It’s a question I often ask law firm partners:
How much are you charging for that value add?
And nearly always the response I get is the same:- *shocked face look*.
Why, well because in my experience lawyers are willing to give something of real value away for free to a client in the hope that same client will then given them their legal work.
But it rarely works like that.
And, more importantly, it shouldn’t work like that in today’s world (if it ever really did).
Don’t get me wrong, there will always be a cost of doing business component to our profession. CPDs/CLEs for in-house counsel would, in my opinion, sit in this category (but not all L&D activity) [tip: if you do this, open a ‘value account’ for your client and put a nominal value, say A$200 per 1 hour session per attendee, again this to try and show the client (in $$$ terms) the value you are providing here].
Rarely though do lawyers give thought to the ramifications of when they offer their clients something of real value, that really differentiates their firm, and then they give the IP away for free in the hope of getting the “more profitable” legal work.
Case in point is the following comment attributed to DHL Supply Chain Americas GC Mark Smolik in an article in yesterday’s The American Lawyer by Gina Passarella Cipriani [‘GCs Are Offering Work on a Silver Platter—and Law Firms Aren’t Taking It’]
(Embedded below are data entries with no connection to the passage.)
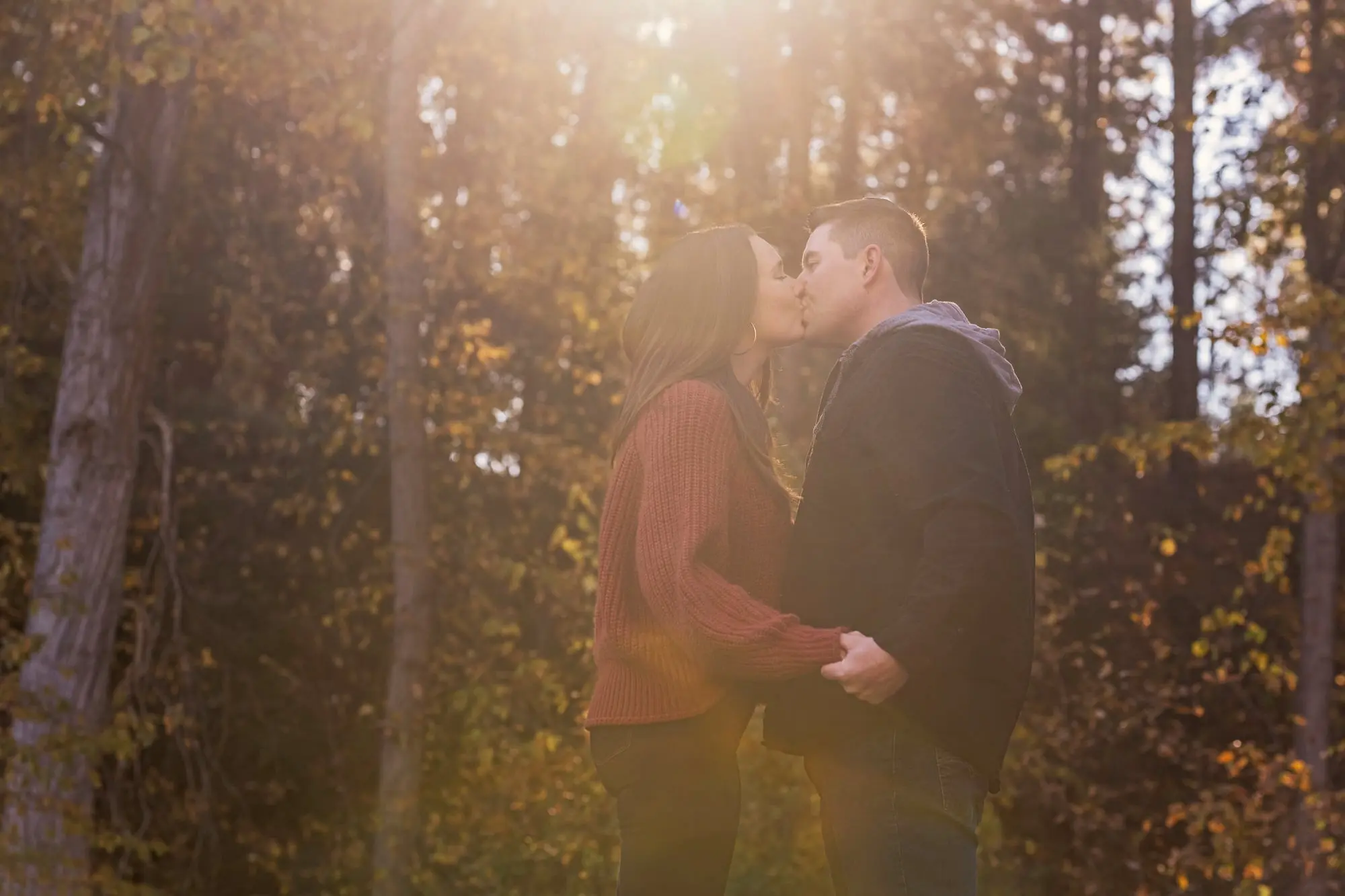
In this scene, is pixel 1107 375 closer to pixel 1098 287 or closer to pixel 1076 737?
pixel 1098 287

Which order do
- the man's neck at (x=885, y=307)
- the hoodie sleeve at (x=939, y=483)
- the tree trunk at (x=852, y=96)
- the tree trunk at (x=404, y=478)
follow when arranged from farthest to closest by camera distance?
the tree trunk at (x=852, y=96), the tree trunk at (x=404, y=478), the man's neck at (x=885, y=307), the hoodie sleeve at (x=939, y=483)

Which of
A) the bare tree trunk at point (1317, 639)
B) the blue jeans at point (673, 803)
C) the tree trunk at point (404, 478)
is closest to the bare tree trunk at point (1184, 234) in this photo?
the bare tree trunk at point (1317, 639)

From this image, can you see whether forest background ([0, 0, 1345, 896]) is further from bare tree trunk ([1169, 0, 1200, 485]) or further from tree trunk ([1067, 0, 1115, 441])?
tree trunk ([1067, 0, 1115, 441])

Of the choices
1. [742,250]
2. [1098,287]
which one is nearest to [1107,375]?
[1098,287]

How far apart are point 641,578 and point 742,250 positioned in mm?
811

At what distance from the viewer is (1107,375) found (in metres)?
20.7

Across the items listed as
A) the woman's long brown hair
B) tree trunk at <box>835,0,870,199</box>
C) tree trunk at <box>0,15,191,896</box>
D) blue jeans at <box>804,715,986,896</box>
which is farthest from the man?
tree trunk at <box>835,0,870,199</box>

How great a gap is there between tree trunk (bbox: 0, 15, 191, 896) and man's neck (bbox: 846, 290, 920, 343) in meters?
5.95

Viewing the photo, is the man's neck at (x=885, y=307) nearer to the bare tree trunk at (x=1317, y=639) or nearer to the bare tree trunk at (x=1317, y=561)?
the bare tree trunk at (x=1317, y=561)

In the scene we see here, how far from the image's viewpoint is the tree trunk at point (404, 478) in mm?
9406

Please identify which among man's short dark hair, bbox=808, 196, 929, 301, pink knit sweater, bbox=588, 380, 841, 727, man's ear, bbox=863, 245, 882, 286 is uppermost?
man's short dark hair, bbox=808, 196, 929, 301

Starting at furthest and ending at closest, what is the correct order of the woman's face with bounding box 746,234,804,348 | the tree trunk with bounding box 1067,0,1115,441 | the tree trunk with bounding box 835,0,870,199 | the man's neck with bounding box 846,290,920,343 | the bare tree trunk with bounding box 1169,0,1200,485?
the tree trunk with bounding box 1067,0,1115,441
the bare tree trunk with bounding box 1169,0,1200,485
the tree trunk with bounding box 835,0,870,199
the woman's face with bounding box 746,234,804,348
the man's neck with bounding box 846,290,920,343

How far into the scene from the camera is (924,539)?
308 cm

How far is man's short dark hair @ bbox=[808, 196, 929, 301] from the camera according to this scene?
11.3 feet
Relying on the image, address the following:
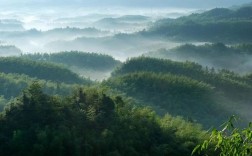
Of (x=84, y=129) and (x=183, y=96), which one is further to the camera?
(x=183, y=96)

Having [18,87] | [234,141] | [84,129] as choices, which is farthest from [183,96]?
[234,141]

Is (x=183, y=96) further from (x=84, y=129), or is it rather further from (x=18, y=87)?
(x=84, y=129)

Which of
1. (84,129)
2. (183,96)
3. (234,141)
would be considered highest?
(234,141)

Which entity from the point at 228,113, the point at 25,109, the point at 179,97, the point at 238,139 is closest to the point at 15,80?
the point at 179,97

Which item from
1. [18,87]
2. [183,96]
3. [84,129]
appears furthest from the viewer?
[18,87]

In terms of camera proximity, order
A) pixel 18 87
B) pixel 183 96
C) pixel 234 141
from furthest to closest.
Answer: pixel 18 87
pixel 183 96
pixel 234 141

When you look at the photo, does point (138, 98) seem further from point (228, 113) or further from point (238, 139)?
point (238, 139)

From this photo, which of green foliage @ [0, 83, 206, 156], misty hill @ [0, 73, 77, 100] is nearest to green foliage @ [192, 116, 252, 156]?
green foliage @ [0, 83, 206, 156]

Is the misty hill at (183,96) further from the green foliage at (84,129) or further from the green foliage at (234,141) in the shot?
the green foliage at (234,141)
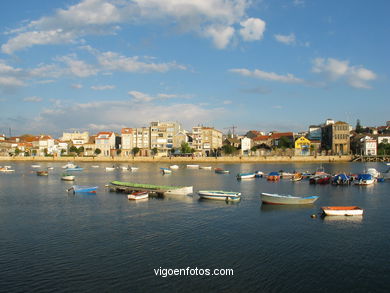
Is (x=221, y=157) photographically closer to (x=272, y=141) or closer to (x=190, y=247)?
(x=272, y=141)

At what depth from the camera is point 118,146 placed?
141 m

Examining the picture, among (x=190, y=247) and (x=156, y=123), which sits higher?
(x=156, y=123)

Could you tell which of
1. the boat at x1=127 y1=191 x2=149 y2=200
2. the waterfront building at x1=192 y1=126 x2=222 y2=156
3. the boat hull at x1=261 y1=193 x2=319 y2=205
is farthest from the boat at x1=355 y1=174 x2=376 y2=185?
the waterfront building at x1=192 y1=126 x2=222 y2=156

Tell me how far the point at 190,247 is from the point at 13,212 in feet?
60.3

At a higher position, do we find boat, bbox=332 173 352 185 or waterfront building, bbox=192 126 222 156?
waterfront building, bbox=192 126 222 156

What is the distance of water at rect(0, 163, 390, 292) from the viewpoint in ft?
49.1

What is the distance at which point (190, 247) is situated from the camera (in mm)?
19453

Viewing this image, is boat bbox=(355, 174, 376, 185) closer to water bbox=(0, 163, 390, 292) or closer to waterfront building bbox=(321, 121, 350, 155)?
water bbox=(0, 163, 390, 292)

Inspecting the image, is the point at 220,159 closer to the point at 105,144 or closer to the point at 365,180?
the point at 105,144

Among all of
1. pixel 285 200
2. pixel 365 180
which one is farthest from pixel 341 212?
pixel 365 180

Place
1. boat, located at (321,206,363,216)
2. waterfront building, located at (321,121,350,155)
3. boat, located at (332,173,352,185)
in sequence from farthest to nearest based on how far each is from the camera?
1. waterfront building, located at (321,121,350,155)
2. boat, located at (332,173,352,185)
3. boat, located at (321,206,363,216)

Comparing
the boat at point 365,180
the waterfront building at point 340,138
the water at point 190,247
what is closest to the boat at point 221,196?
the water at point 190,247

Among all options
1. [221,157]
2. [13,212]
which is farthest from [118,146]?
[13,212]

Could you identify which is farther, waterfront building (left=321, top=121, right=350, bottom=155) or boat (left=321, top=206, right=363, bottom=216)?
waterfront building (left=321, top=121, right=350, bottom=155)
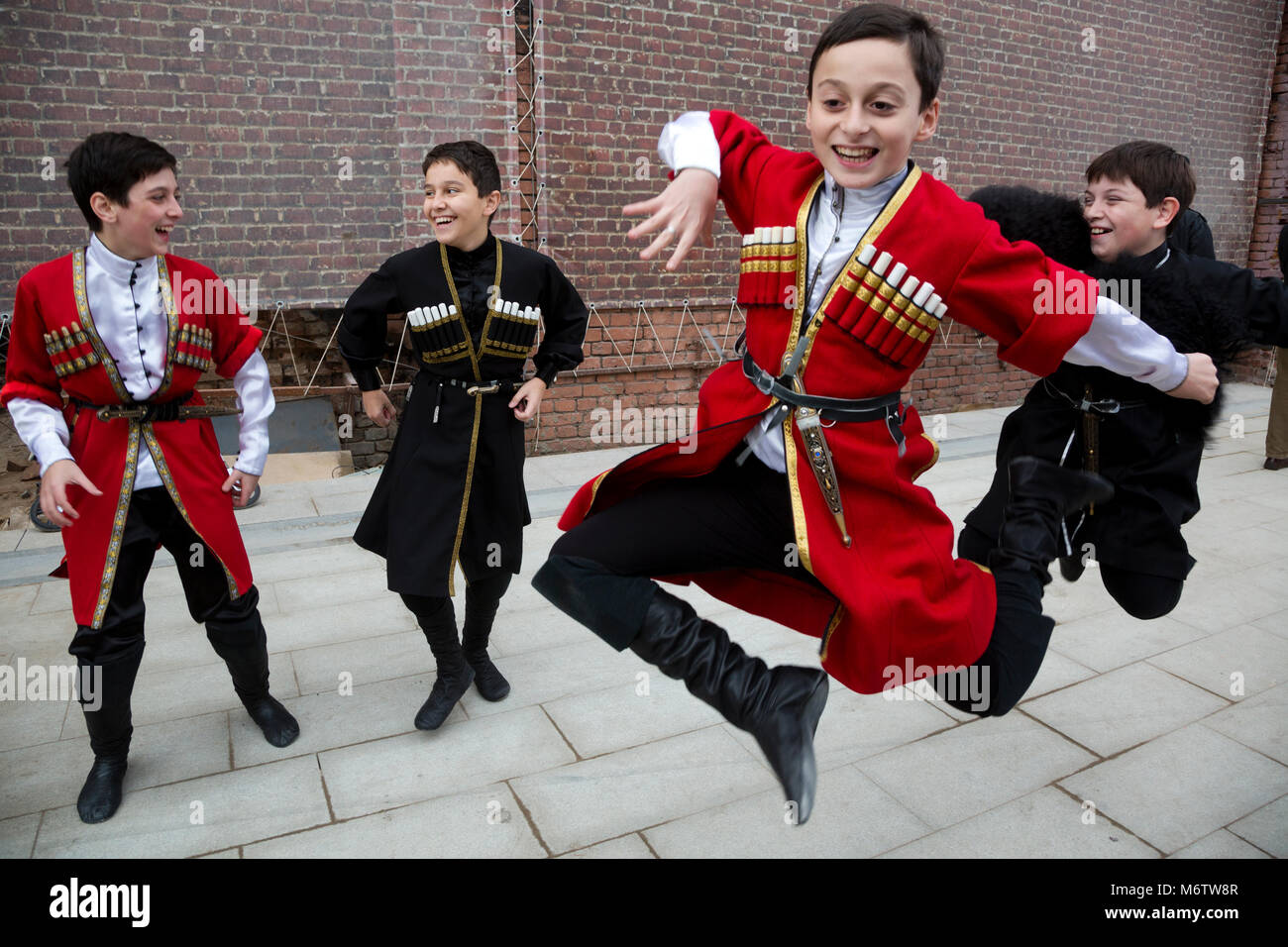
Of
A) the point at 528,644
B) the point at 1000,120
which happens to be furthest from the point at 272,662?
the point at 1000,120

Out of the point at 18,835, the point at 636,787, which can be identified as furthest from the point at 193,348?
the point at 636,787

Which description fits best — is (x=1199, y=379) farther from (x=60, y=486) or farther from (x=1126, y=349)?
(x=60, y=486)

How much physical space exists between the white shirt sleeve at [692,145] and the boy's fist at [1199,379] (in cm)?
133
“On the matter side, DHL Supply Chain Americas GC Mark Smolik gave an example of what he wishes law firms would do—and it’s something none of his firms ever has. He suggested a firm might want to look at, say, all of the employment cases emanating out of his California warehouses. Maybe they find that 50 percent of the cases are coming from one warehouse, and one person is the culprit. The GC can then take that information to its business units and work out a solution. It makes the GC look good and it makes the law firm look good to provide that kind of actionable intelligence. Other GCs echoed similar requests during Legalweek’s Business of Law Forum.”
Getting down to the bare bones of my point though:- Mark doesn’t suggest this be done for free. And, in my opinion, done right, there is every chance Mark will pay for this value add.
But that’s just my take – as always, would be interested in your thoughts, views, feedback.